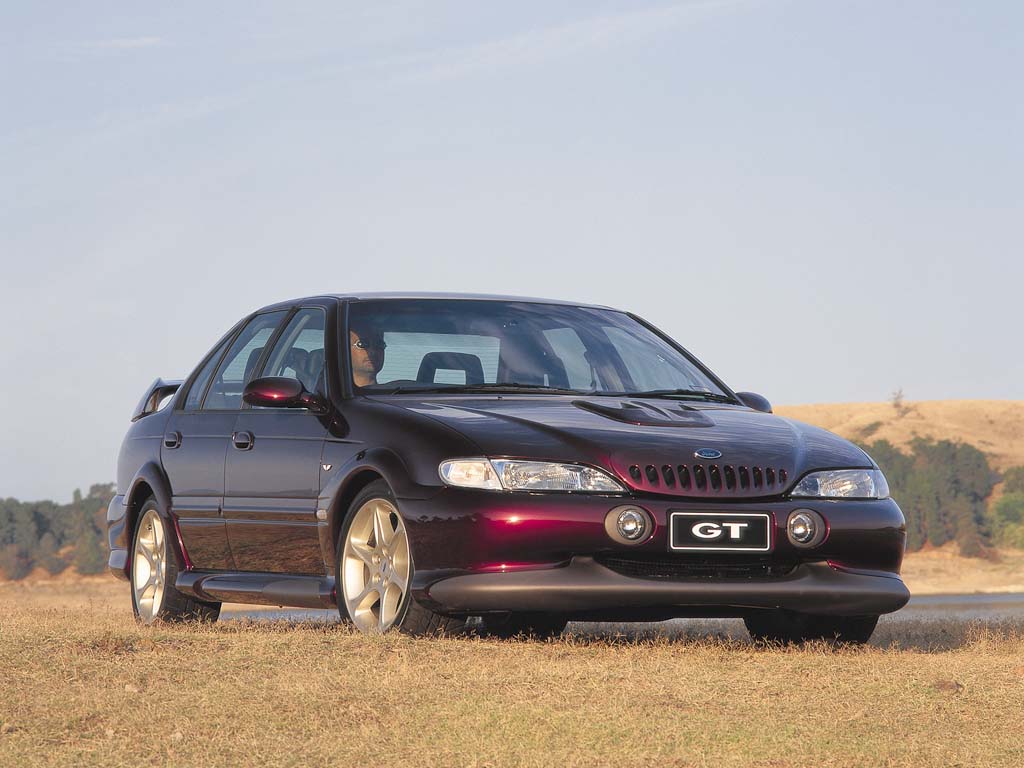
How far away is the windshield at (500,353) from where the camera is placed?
7.73 m

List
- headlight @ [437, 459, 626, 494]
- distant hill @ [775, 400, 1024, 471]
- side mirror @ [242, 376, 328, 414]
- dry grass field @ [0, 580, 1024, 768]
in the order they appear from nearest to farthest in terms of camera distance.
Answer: dry grass field @ [0, 580, 1024, 768], headlight @ [437, 459, 626, 494], side mirror @ [242, 376, 328, 414], distant hill @ [775, 400, 1024, 471]

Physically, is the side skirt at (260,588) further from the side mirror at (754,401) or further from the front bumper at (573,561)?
the side mirror at (754,401)

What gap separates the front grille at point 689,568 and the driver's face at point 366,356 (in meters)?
1.65

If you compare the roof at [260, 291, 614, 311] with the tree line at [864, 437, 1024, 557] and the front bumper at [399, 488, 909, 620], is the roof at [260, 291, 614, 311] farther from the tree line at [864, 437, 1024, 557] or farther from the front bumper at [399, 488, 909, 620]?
the tree line at [864, 437, 1024, 557]

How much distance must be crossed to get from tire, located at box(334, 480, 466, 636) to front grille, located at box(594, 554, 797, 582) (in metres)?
0.72

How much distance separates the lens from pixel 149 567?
30.0ft

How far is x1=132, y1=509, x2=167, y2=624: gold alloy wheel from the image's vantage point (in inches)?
349

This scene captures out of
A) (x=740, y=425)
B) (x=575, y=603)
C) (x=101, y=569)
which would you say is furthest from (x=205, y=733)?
(x=101, y=569)

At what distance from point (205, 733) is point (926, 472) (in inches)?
3643

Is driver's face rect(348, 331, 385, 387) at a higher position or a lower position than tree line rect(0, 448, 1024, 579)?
higher

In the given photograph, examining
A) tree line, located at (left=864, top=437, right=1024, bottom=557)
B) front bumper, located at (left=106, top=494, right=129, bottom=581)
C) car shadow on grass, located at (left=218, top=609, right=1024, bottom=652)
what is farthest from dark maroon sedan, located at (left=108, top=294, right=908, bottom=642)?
tree line, located at (left=864, top=437, right=1024, bottom=557)

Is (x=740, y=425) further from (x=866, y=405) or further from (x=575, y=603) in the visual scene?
(x=866, y=405)

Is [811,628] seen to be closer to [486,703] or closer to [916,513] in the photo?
[486,703]

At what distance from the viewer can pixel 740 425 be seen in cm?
725
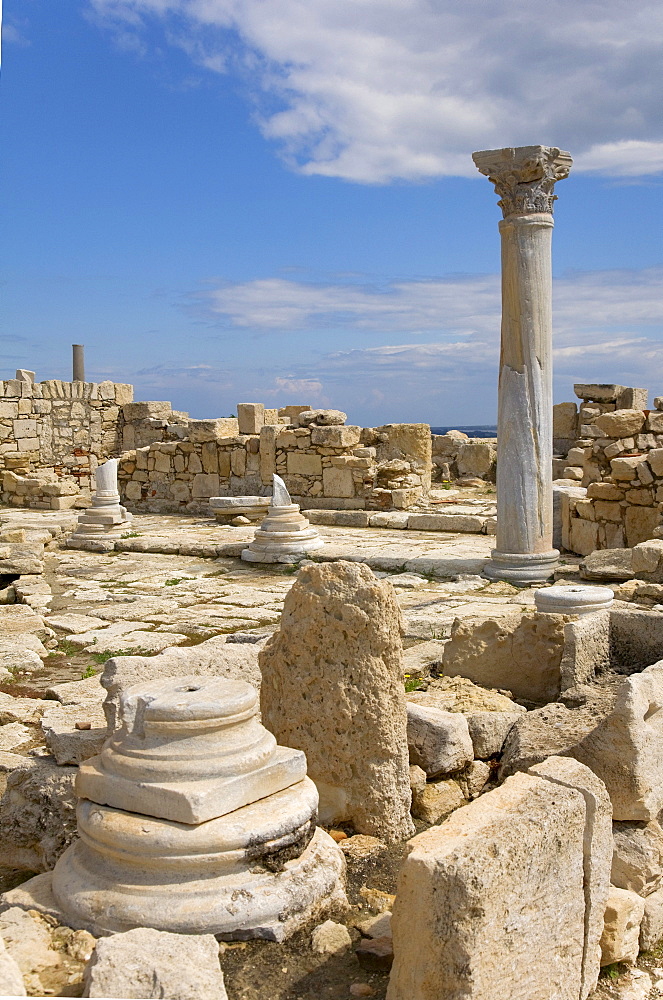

□ □ □ □ □

== Task objective ==
Change every "front bumper" in the material to "front fender" and give all the lines again with nothing else altered, leaving out the pictures.

== Complete output ==
How far away is the windshield at (500,353) from where the camera is placed?
7.73 m

List
- headlight @ [437, 459, 626, 494]
- distant hill @ [775, 400, 1024, 471]
- side mirror @ [242, 376, 328, 414]
- dry grass field @ [0, 580, 1024, 768]
in the order they appear from nearest to farthest in terms of camera distance.
Answer: dry grass field @ [0, 580, 1024, 768], headlight @ [437, 459, 626, 494], side mirror @ [242, 376, 328, 414], distant hill @ [775, 400, 1024, 471]

Physically, is the side skirt at (260,588) further from the side mirror at (754,401) or further from the front fender at (573,561)?
the side mirror at (754,401)

What gap separates the front grille at point 689,568 and the driver's face at point 366,356 (in meters)?
1.65

If you compare the roof at [260, 291, 614, 311] with the tree line at [864, 437, 1024, 557] and the front fender at [399, 488, 909, 620], is the roof at [260, 291, 614, 311] farther from the tree line at [864, 437, 1024, 557] or farther from the front fender at [399, 488, 909, 620]?
the tree line at [864, 437, 1024, 557]

How much distance must be crossed to get from tire, located at box(334, 480, 466, 636) to front grille, located at box(594, 554, 797, 582) (in metres)?
0.72

How much distance separates the lens from pixel 149 567?
30.0ft

How far is x1=132, y1=509, x2=167, y2=624: gold alloy wheel from the image's vantage point (in inches)?
349

This scene captures out of
A) (x=740, y=425)
B) (x=575, y=603)
C) (x=101, y=569)
which would you say is furthest from (x=205, y=733)?
(x=101, y=569)

At what distance from point (205, 733) is point (926, 472) (in inches)?
3643

Is driver's face rect(348, 331, 385, 387) at a higher position or a lower position than tree line rect(0, 448, 1024, 579)?
higher

In the given photograph, examining
A) tree line, located at (left=864, top=437, right=1024, bottom=557)
B) front fender, located at (left=106, top=494, right=129, bottom=581)
C) car shadow on grass, located at (left=218, top=609, right=1024, bottom=652)
what is farthest from dark maroon sedan, located at (left=108, top=294, right=908, bottom=642)?
tree line, located at (left=864, top=437, right=1024, bottom=557)

Is (x=740, y=425) further from (x=866, y=405) or further from (x=575, y=603) in the visual scene?
(x=866, y=405)

Is [811,628] seen to be closer to [486,703] or closer to [916,513] in the photo?
[486,703]

At what distance from the viewer can pixel 740 425 be seen in cm?
725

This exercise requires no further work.